Description of the task
When you reach the line that contains "order: Artiodactyla", begin copying exactly, and continue through the last line of the data; no pictures belong in the copy.

[Source data]
+ + + +

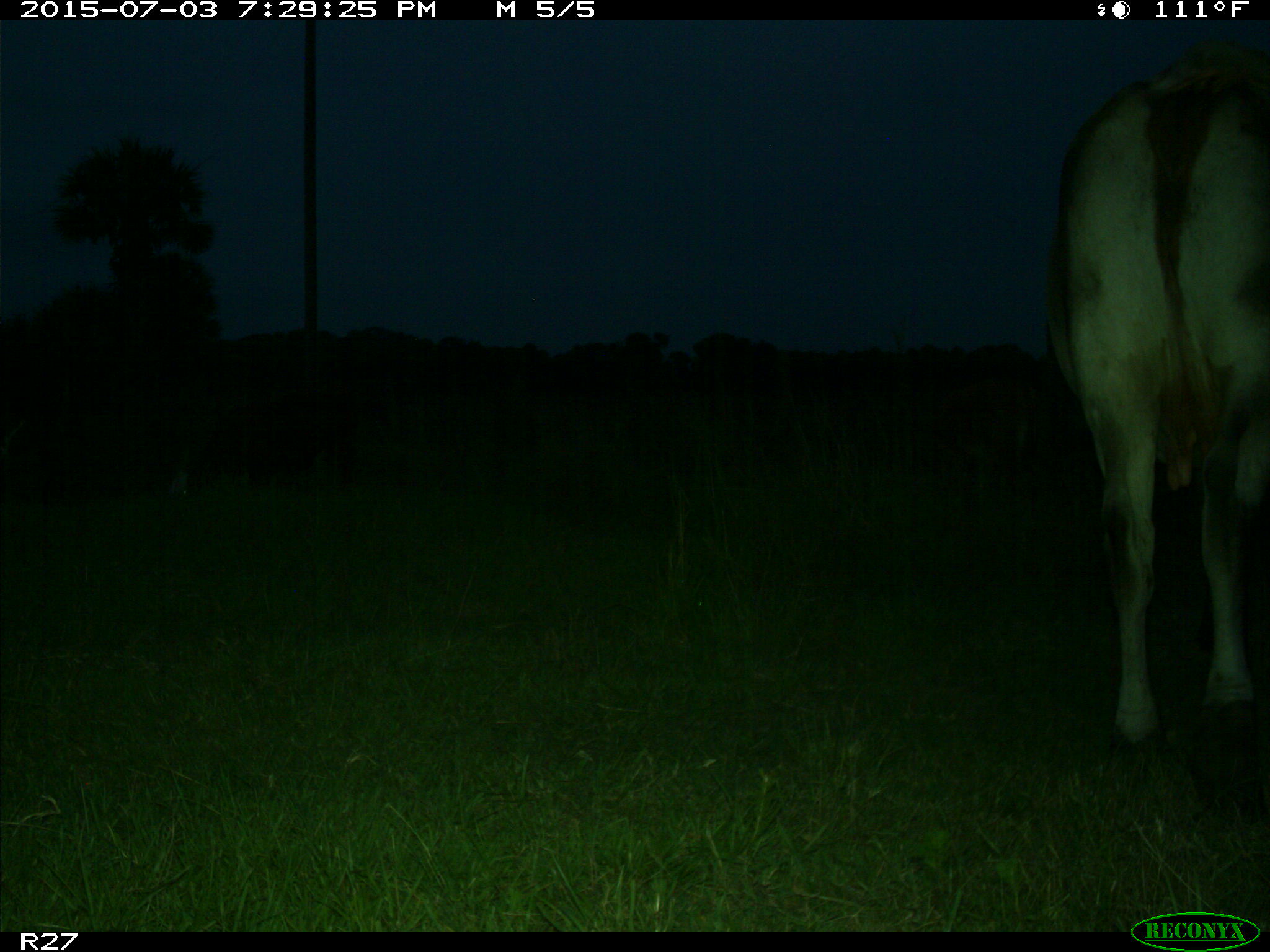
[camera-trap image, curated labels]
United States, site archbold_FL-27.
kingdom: Animalia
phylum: Chordata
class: Mammalia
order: Artiodactyla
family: Bovidae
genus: Bos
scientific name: Bos taurus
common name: domestic cow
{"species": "Bos taurus (domestic cow)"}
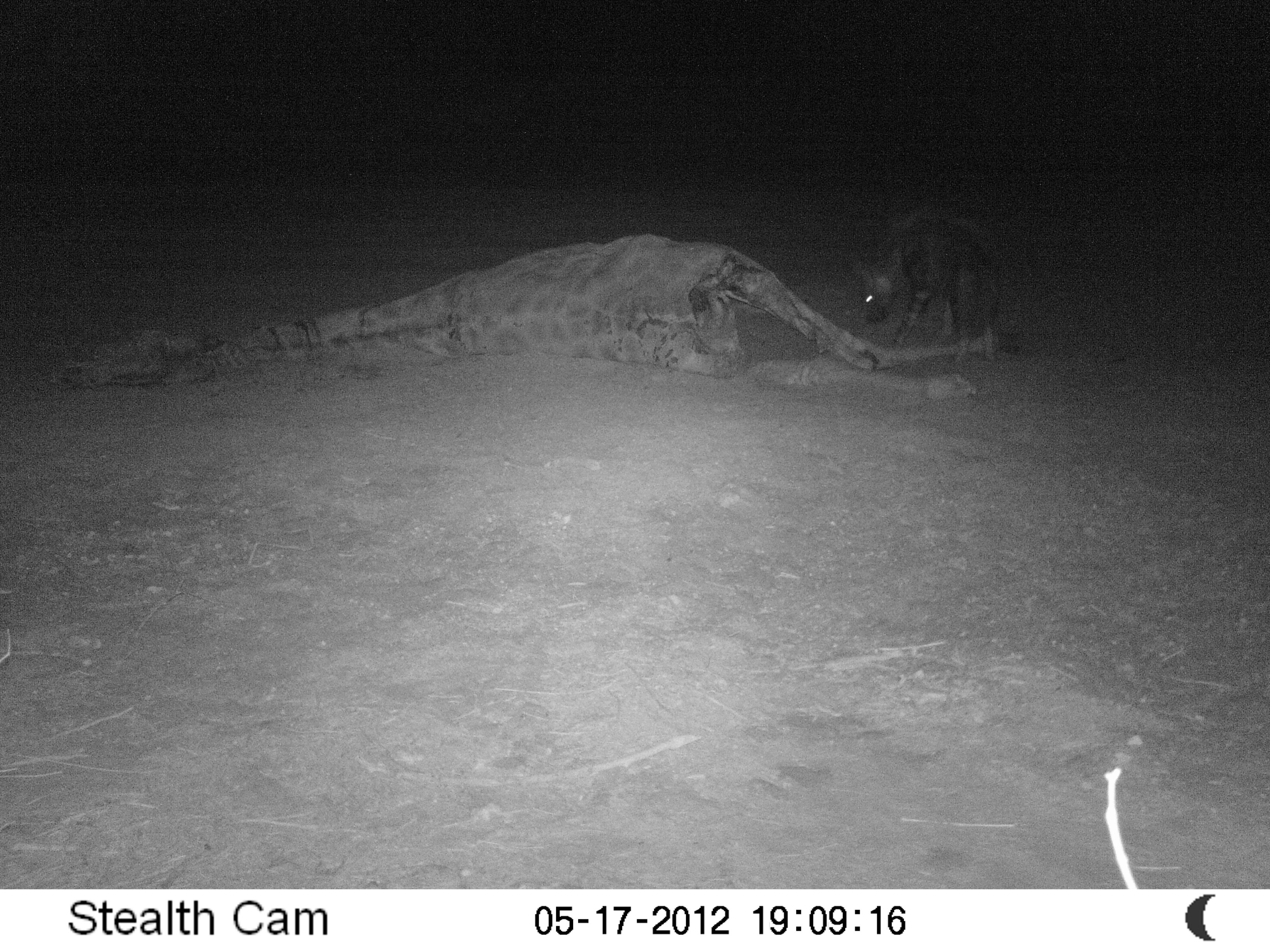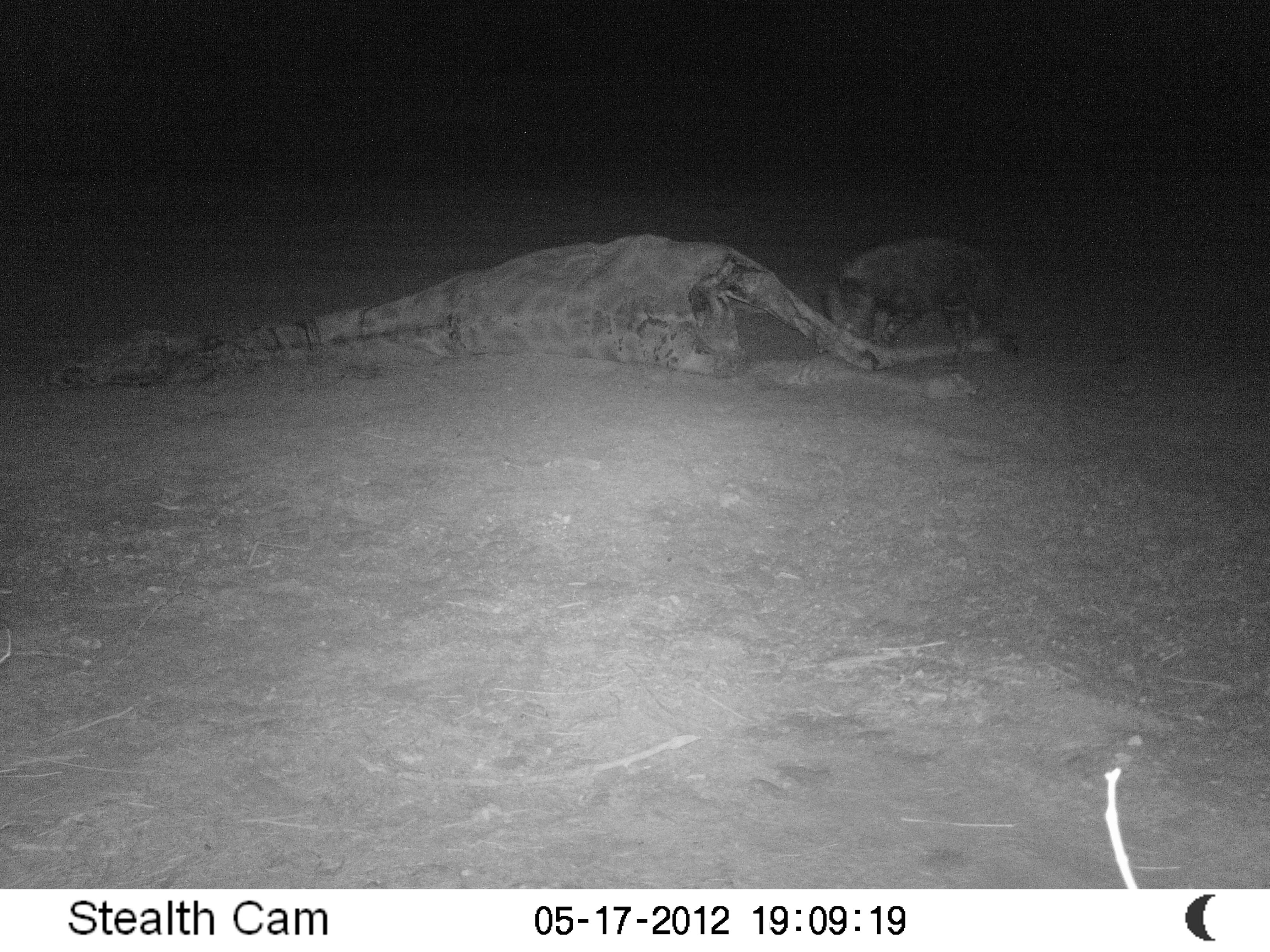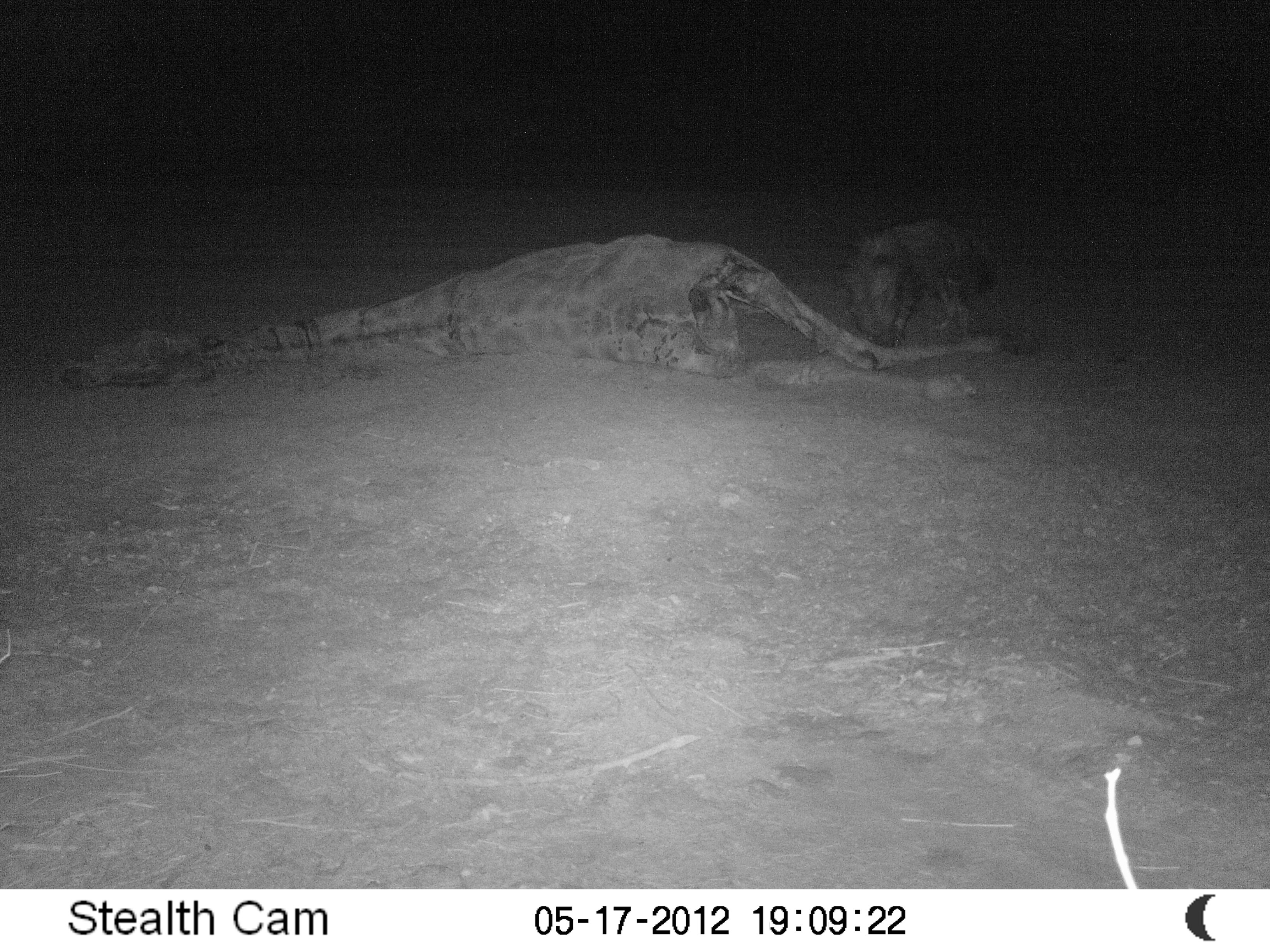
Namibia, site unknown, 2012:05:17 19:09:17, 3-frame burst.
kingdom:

+ + + +

Exercise response
order: Artiodactyla
family: Bovidae
genus: Bos
scientific name: Bos taurus
common name: domestic cow
{"species": "Bos taurus (domestic cow)"}
Namibia, site unknown, 2012:05:17 19:09:17, 3-frame burst.
kingdom:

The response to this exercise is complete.